Spatial relation data:
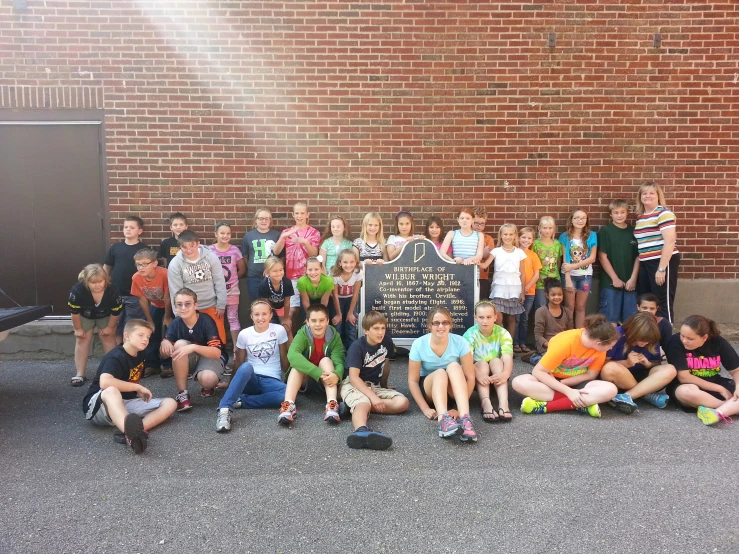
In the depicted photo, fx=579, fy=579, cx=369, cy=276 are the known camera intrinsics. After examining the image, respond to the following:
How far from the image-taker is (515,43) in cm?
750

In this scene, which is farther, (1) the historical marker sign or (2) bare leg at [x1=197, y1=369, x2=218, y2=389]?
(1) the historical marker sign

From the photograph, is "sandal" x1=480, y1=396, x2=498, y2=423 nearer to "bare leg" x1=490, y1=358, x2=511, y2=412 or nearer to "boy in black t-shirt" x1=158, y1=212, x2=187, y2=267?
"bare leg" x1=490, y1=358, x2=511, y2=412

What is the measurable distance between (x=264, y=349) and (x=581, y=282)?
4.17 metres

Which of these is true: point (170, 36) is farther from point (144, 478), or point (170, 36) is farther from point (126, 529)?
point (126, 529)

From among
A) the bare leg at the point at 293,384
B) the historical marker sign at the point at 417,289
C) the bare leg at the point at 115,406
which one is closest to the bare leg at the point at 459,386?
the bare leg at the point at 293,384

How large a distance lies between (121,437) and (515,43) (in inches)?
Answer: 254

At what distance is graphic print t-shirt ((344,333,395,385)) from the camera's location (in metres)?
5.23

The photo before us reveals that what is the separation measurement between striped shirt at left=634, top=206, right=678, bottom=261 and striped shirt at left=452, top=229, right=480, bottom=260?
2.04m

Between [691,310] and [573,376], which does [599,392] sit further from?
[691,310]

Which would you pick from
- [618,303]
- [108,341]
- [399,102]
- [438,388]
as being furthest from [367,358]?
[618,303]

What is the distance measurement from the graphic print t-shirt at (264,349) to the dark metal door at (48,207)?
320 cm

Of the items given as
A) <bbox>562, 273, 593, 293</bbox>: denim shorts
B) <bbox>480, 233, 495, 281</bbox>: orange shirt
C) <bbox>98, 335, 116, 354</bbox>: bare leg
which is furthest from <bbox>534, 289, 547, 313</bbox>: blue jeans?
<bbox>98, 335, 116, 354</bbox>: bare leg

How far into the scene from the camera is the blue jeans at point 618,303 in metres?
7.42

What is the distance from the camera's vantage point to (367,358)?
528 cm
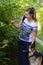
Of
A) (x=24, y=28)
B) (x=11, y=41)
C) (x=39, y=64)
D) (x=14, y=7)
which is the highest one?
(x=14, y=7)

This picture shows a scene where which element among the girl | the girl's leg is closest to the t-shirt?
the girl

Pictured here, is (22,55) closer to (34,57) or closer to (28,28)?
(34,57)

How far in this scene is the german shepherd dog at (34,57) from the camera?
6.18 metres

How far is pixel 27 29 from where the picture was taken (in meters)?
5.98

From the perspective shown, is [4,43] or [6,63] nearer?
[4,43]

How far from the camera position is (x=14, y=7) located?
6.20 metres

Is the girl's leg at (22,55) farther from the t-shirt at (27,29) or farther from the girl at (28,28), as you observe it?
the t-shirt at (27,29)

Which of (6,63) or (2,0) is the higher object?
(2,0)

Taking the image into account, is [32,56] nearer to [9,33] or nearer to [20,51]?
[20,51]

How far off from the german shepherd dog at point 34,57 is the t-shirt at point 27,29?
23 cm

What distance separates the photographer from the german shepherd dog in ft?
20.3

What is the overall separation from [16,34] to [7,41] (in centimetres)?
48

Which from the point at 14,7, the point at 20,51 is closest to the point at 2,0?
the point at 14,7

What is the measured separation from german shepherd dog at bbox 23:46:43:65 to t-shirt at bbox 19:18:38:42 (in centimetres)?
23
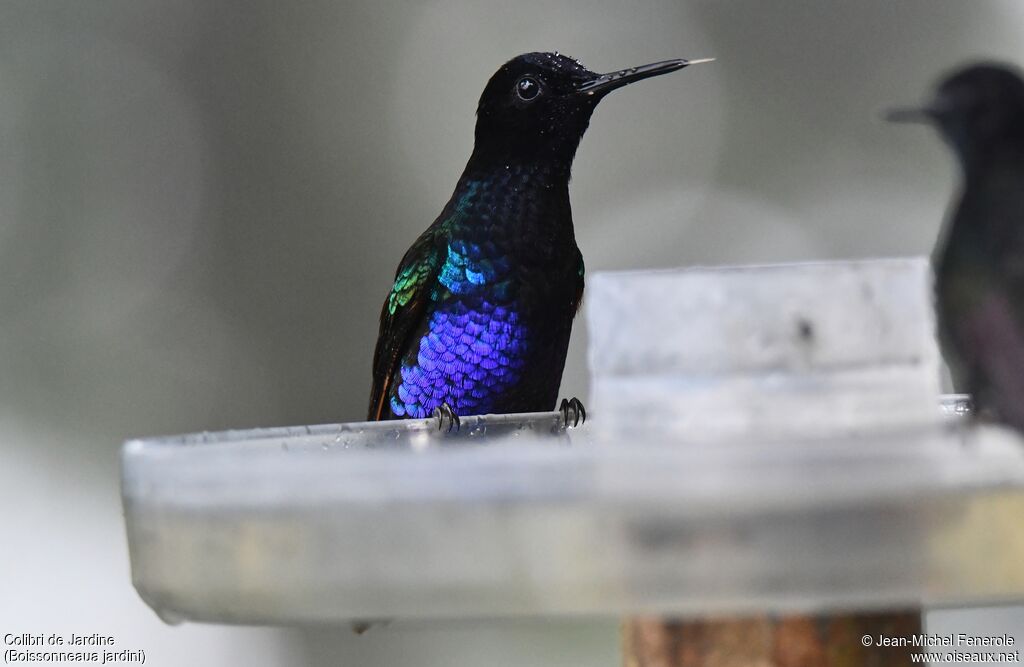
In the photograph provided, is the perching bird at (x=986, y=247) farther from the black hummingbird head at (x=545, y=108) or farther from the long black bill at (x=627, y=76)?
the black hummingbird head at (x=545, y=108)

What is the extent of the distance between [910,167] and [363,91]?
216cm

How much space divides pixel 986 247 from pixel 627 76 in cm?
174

**DIRECTIONS:** Copy the lines above word for word, leaving out the pictures.

**FINISHED TASK:**
In the depicted photo, fx=579, fy=579, cx=369, cy=276 are the known camera intrinsics. After examining the image, respond to the following:
How far from the image-taker is (515,43) in cm?
750

In this scene, which is farther, (1) the historical marker sign or (2) bare leg at [x1=197, y1=369, x2=218, y2=389]?
(1) the historical marker sign

From the photograph, is "sandal" x1=480, y1=396, x2=498, y2=423 nearer to "bare leg" x1=490, y1=358, x2=511, y2=412 or nearer to "boy in black t-shirt" x1=158, y1=212, x2=187, y2=267?
"bare leg" x1=490, y1=358, x2=511, y2=412

What is the measurable distance between (x=264, y=349) and (x=581, y=282)?
4.17 metres

Which of these is true: point (170, 36) is farther from point (144, 478), or point (170, 36) is farther from point (126, 529)?
point (126, 529)

From among
A) the bare leg at the point at 293,384
B) the historical marker sign at the point at 417,289
C) the bare leg at the point at 115,406
which one is closest to the bare leg at the point at 459,386?
the bare leg at the point at 293,384

How large a distance lies between (121,437) and (515,43) (in inches)?
Answer: 254

At what distance is graphic print t-shirt ((344,333,395,385)) from the camera's location (in metres)?
5.23

The photo before us reveals that what is the separation measurement between striped shirt at left=634, top=206, right=678, bottom=261 and striped shirt at left=452, top=229, right=480, bottom=260?
2.04m

Between [691,310] and [573,376], which does [599,392] sit further from?
[691,310]

Which would you pick from
- [618,303]
- [108,341]
- [399,102]
- [438,388]
as being furthest from [367,358]?
[618,303]

What is the distance measurement from the graphic print t-shirt at (264,349) to the dark metal door at (48,207)?
320 cm

Of the items given as
A) <bbox>562, 273, 593, 293</bbox>: denim shorts
B) <bbox>480, 233, 495, 281</bbox>: orange shirt
C) <bbox>98, 335, 116, 354</bbox>: bare leg
which is furthest from <bbox>534, 289, 547, 313</bbox>: blue jeans?
<bbox>98, 335, 116, 354</bbox>: bare leg

How far into the scene from the camera is the blue jeans at point 618,303 in metres?
7.42

What is the distance from the camera's vantage point to (367,358)?
528 cm
Of
A) (x=24, y=28)
B) (x=11, y=41)
C) (x=39, y=64)
D) (x=14, y=7)
which is the highest one?
(x=14, y=7)

This picture shows a scene where which element among the girl | the girl's leg is closest to the t-shirt?
the girl

Pictured here, is (22,55) closer to (34,57) or closer to (28,28)?
(34,57)

How far in this scene is the german shepherd dog at (34,57) from the camera?
6.18 metres

How far is pixel 27 29 from where the picture was taken (in meters)?
5.98

From the perspective shown, is [4,43] or [6,63] nearer?
[4,43]

How far from the camera position is (x=14, y=7) located?
6.20 metres

Is the girl's leg at (22,55) farther from the t-shirt at (27,29) or farther from the girl at (28,28), as you observe it?
the t-shirt at (27,29)

Which of (6,63) or (2,0) is the higher object?
(2,0)

Taking the image into account, is [32,56] nearer to [9,33] or nearer to [20,51]?
[20,51]

How far off from the german shepherd dog at point 34,57 is the t-shirt at point 27,29?
23 cm

What distance separates the photographer from the german shepherd dog in ft?
20.3

What is the overall separation from [16,34] to [7,41] (in centimetres)?
48

Which from the point at 14,7, the point at 20,51 is closest to the point at 2,0?
the point at 14,7

What is the measured separation from german shepherd dog at bbox 23:46:43:65 to t-shirt at bbox 19:18:38:42 (in centimetres)?
23
In the photograph provided, is the perching bird at (x=986, y=247) farther from the black hummingbird head at (x=545, y=108) or farther from the long black bill at (x=627, y=76)?
the black hummingbird head at (x=545, y=108)

What is the extent of the distance between [910,167] and [363,91]?
216cm

How much space divides pixel 986 247 from pixel 627 76 in cm?
174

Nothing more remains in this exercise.